Reading text:
——

2. The system of claim 1, wherein the one or more processors are further configured to perform the following operations, and to perform one or more of the following operations in parallel with one or more of the operations of claim 1: generate an additional personal pagerank vector for an additional node of the plurality of nodes, the additional node being different from the given node; and produce an additional embedding vector for the additional node by randomly projecting the additional personal pagerank vector, wherein the additional embedding vector has lower dimensionality than the additional personal pagerank vector.
3. The system of any of claims 1 or 2, wherein the one or more processors are further configured to generate the personal pagerank vector for the given node based at least in part on a precision value.
4. The system of any preceding claim, wherein the one or more processors are further configured to generate the personal pagerank vector for the given node based at least in part on a return probability.
5. The system of any preceding claim, wherein the one or more processors are further configured to generate the personal pagerank vector as a sparse vector.
6. The system of any preceding claim, wherein the one or more processors are further configured to produce the embedding vector for the given node by randomly projecting the personal pagerank vector based at least in part on a preselected dimensionality for the embedding vector.
7. The system of any preceding claim, wherein the one or more processors are further configured to produce the embedding vector for the given node by randomly projecting the personal pagerank vector based at least in part on a one or more hashing functions.
8. The system of any preceding claim, wherein the one or more processors are further configured to update an embedding for the graph based on the embedding vector for the given node.
9. The system of any preceding claim, wherein the one or more processors are further configured to produce a link prediction based at least in part on the embedding vector for the given node, wherein the link prediction represents a prediction of a new link between the given node and another of the plurality of nodes.

——

Task set:
[1] List the numbers of all claims in the patent claims that begin with the words "The system of any preceding claim".
[2] Answer these questions from the patent claims.
(a) In claim 3, the personal pagerank vector is generated based at least in part on what value?
(b) According to claim 5, as what kind of vector is the personal pagerank vector generated?
(c) According to claim 9, what does the link prediction represent?

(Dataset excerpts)
——

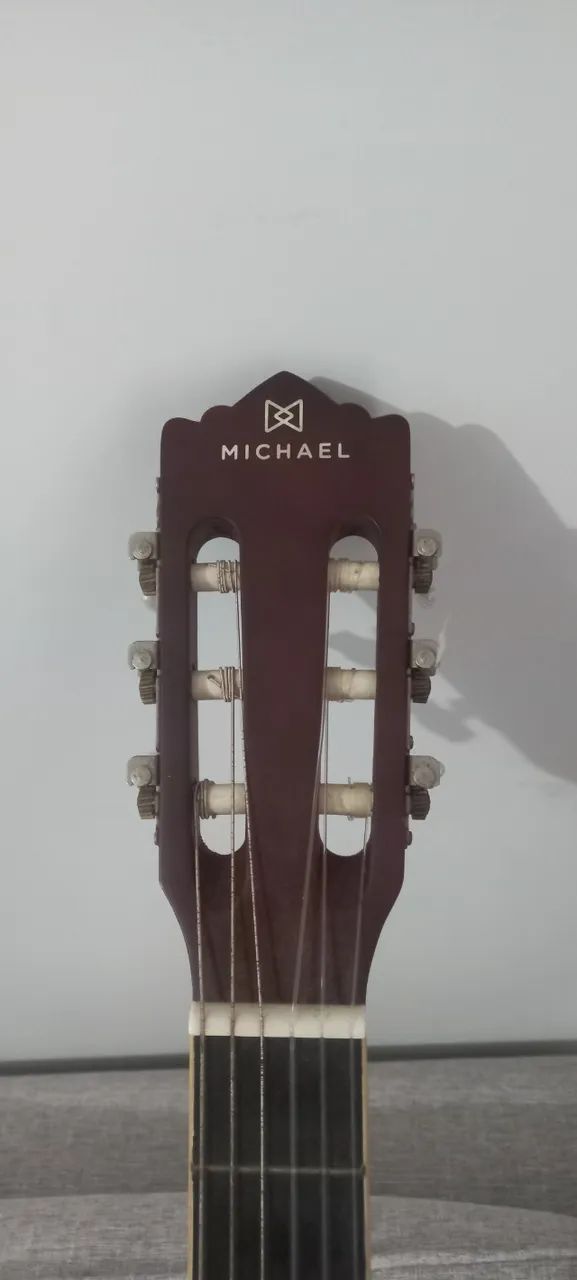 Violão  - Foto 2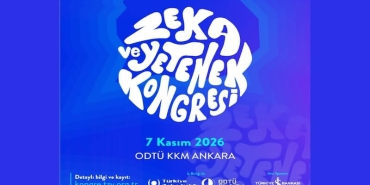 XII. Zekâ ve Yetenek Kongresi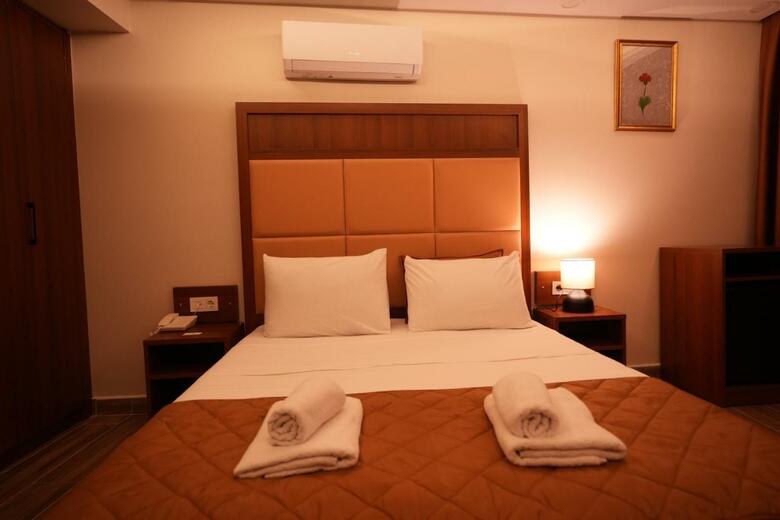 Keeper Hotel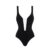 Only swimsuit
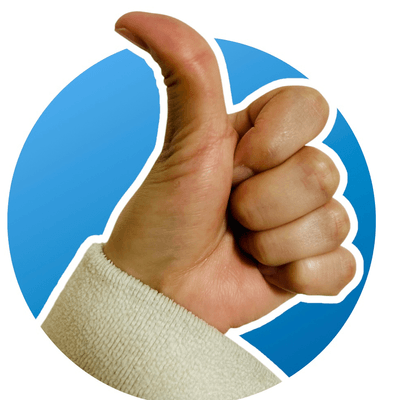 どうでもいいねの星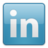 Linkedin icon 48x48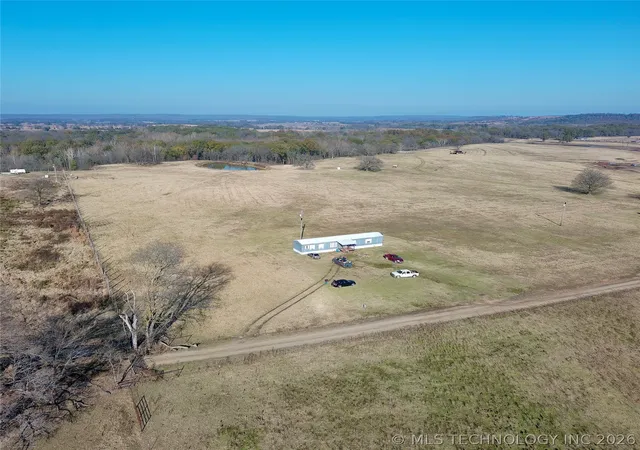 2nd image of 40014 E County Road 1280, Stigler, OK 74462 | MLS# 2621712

——

Exercise responses:
[1] 4, 5, 6, 7, 8, 9

[2]
(a) A precision value.
(b) As a sparse vector.
(c) A prediction of a new link between the given node and another of the plurality of nodes.